■ **Tasks for this exercise**:
[A] From the post on Gatsby category pages, list in order the steps the build server carries out when it starts.
[B] Carry on writing the post on Gatsby category pages from the point where it stops.

■ **Source extract**:
Implementing Project Category Pages with Gatsby

6 September 2021

About a 6-minute read

In this post, we’ll look at how to add category tags to posts in Gatsby and generate listing pages for the posts in each category. I just switched from Hexo to Gatsby to generate this site, and unlike Hexo, Gatsby doesn’t come with the opinionated distinction between posts and pages, and it also doesn’t include a tagging or category system out of the box. For this site, I wanted to group my blog posts by the projects they’re about, in the same way a category system typically works on Hexo or Wordpress.

To configure Gatbsy, you can either install plugins or write code in one of the relevant config files. I looked for a “category” plugin, and found a deprecated one that isn’t maintained anymore, which I find suprising (doesn’t anyone else want categories? no one?). Not finding a plugin, I dove in to the config docs to add categories myself.

There are config files for different functional areas of the site, including gatsby-config.js for global settings and plugins and gatsby-node.js to configure how the Gatsby server runs. All the work of adding category pages goes in gatsby-node.js.

Before we dive in to the code to add category pages for projects, let’s review the Gatsby build process.

The Gatsby Site Lifecycle

Out of the box, Gatsby can read files to create “nodes,” which represent arbitrary groups of information in its internal GraphQL API, like blog posts or author bios. I’m using some markdown plugins with Gatsby, and those create nodes of type Mdx and MarkdownRemark for various Markdown flavors.

When the build server starts, it sources the nodes from the sourcing plugins (like the filesystem source plugin that reads from files, or the Markdown plugins transforming files to rendered Markdown), applies transformations to the sourced nodes, makes the nodes available in the GraphQL API, and finally generates pages by querying the API. Each page exports its query, indicating what Gatbsy needs to do to generate the page.

Records of spatial reasoning questions:
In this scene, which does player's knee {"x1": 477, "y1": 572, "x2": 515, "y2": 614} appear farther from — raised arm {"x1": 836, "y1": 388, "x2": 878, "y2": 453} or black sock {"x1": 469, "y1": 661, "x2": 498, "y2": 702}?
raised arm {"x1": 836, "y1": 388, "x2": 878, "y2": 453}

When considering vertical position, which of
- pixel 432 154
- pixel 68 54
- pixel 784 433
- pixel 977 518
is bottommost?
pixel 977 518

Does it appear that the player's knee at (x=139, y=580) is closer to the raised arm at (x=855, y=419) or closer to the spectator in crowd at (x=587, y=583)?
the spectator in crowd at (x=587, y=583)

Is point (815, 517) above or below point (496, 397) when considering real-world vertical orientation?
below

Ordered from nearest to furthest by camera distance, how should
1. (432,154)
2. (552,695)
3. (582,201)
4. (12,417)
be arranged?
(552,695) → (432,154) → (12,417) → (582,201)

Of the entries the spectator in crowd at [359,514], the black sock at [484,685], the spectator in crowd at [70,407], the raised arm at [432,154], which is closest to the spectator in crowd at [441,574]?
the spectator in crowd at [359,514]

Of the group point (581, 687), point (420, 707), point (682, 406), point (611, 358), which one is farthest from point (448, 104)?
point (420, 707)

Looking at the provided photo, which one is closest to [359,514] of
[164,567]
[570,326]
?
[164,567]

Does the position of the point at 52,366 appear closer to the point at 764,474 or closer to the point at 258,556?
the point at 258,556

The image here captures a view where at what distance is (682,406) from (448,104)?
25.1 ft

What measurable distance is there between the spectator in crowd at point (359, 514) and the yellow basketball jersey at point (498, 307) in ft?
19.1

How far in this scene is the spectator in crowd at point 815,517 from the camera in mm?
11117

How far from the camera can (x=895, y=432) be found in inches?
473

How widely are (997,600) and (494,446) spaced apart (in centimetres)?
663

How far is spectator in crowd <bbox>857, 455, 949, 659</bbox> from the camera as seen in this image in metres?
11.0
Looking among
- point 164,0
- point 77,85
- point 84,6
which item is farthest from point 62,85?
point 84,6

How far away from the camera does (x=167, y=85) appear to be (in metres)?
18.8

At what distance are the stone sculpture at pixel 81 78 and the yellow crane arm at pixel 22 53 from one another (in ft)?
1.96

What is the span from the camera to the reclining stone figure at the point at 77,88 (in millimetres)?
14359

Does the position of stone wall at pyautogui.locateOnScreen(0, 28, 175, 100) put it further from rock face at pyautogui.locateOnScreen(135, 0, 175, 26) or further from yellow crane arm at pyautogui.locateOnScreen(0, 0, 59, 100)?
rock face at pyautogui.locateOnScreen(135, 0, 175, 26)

■ **Answers for this exercise**:
[A]
1. It sources the nodes from the sourcing plugins.
2. It applies transformations to the sourced nodes.
3. It makes the nodes available in the GraphQL API.
4. It generates pages by querying the API.

[B]
Gatsby provides lifecycle hooks so you can write code to augment its abilities. To manage the categories of project posts for this site, I wanted to make Project nodes top-level entities in the GraphQL API. Out of the box, Gatbsy (understandably) has no concept of projects, so we have to create these nodes as we see project tags on blog posts. To create the project nodes, we can add a handler to the onCreateNode lifecycle hook and observe the creation of the nodes for the blog posts and the project labels associated with them.

Markdown and Child Nodes

My site uses plain Markdown (handled by the markdown-remark source plugin) and MDX, the React-friendly extension of plain Markdown (handled by the MDX source plugin). The MDX source plugin creates one MDX node for each Markdown file in my content directory. The Markdown files have optional metadata in their frontmatter, like the title and the project name. In the onCreateNode handler, we can read the project names from every MDX node created and create corresponding project nodes.

When the Gatsby development process starts, the MDX source plugin creates each MDX node once. Nodes are immutable, so if I modify one of the Markdown files, the development server deletes the corresponding file node and MDX node (and any further children) and recreates the file and MDX nodes (any any further children).

Tagging Nodes with Projects

We’re almost to the code, but we have to decide how to model the project-post relationship in the GraphQL API. By the time the hooks we declare in gatbsy-node.js run, the MDX plugin and other source plugins have already created their nodes. The MDX frontmatter will contain a project name if it was specified in the Markdown, as a string. Given the project name string, it’s possible to link project pages to nodes and vice versa, but Gatsby additionally provides a way for nodes to link to each other with foreign keys, making their peers available inline in GraphQL rather than requiring a separate call to perform a join.

There are two options for creating this foreign key relationship between MDX nodes and project nodes:

  1. “Modify” the existing MDX nodes to add the project link to them. The nodes are immutable, but Gatsby provides the createNodeField action to associate additional fields with them in the special fields subobject.
  2. Create a new node from each MDX node, supplying the project foreign key as part of the node’s definition. The new node is the MDX node’s child, so when the MDX changes, the child will be deleted and recreated.

I opted for the second option, to create a new derived node for each MDX node. Deriving new nodes from the MDX also lets us make new types of nodes, each with its own field set, rather than piling everything into extra fields attached to the MDX nodes.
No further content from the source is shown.